Abstract

Introduction: Brain imaging is a key step in the clinical evaluation of ischemic stroke, with Diffusion Weighted Magnetic Resonance (DWI) being a key imaging modality, as it allows for assessment of extent of acute ischemic brain injury. Manual delineation of stroke regions is expensive, time-consuming, and subject to inter-rater variability. In this study, we develop a deep learning approach for ischemic stroke volumetric segmentation in a large clinical dataset of 1,239 patients from the NIH-funded Heart-Brain Interactions in Human Acute Ischemic Stroke Study utilizing only DWI imaging. Hypothesis: Deep learning can be used to automatically calculate stroke volumes in high agreement with manual human expert segmentations.

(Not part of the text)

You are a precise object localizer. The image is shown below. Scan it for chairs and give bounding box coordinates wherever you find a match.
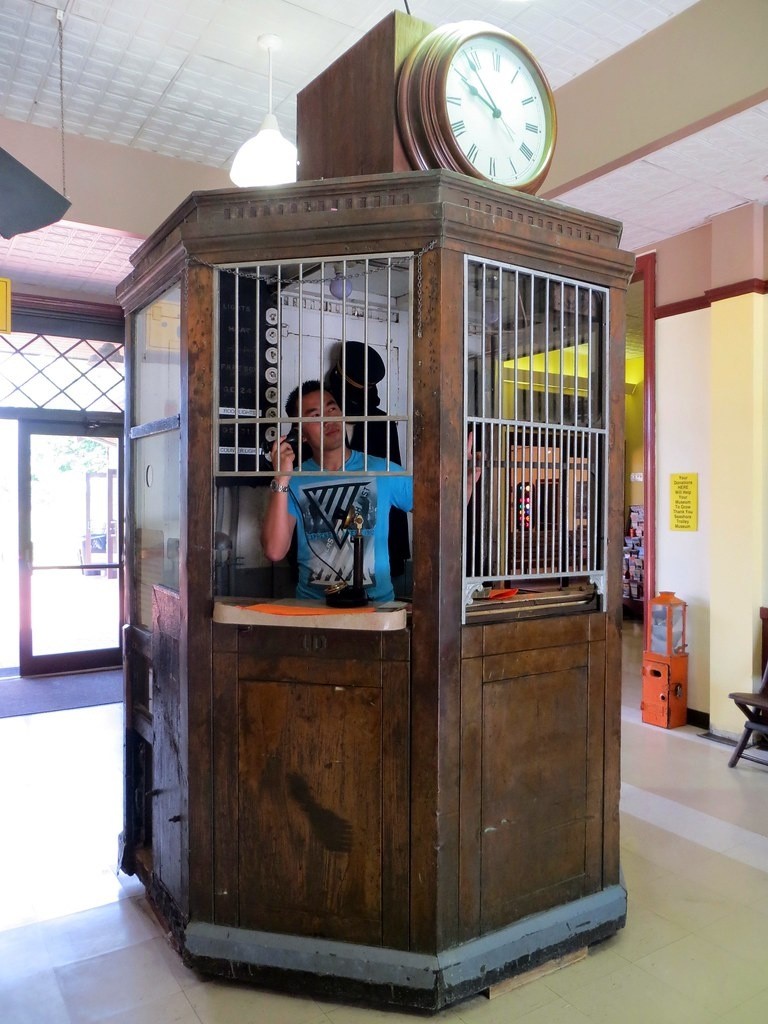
[727,663,768,770]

Methods: The patients were randomly divided into Training (n = 743), Validation (n=248), and Testing (n=248). We implemented the 3D U-Net neural network architecture. Additionally, we modified the 3D U-Net by incorporating incorporate state-of-the-art components that have improved neural network architectures for classification tasks, namely residual connections, inception modules, dense connections, and squeeze-and-excitation modules. Results: The best performing individual model was the Inception U-Net, which had a median dice similarity coefficient of 0.720 (0.011-0.920) within the Testing Set. In comparing manually and automatically derived infarct volumes, the Intraclass Correlation Coefficient was 0.974 (p<.0001) in the Testing Set. Conclusions: Our fully-automatic pipeline for stroke segmentation demonstrates the potential for deep learning-based tools to automate ischemic stroke volumetrics.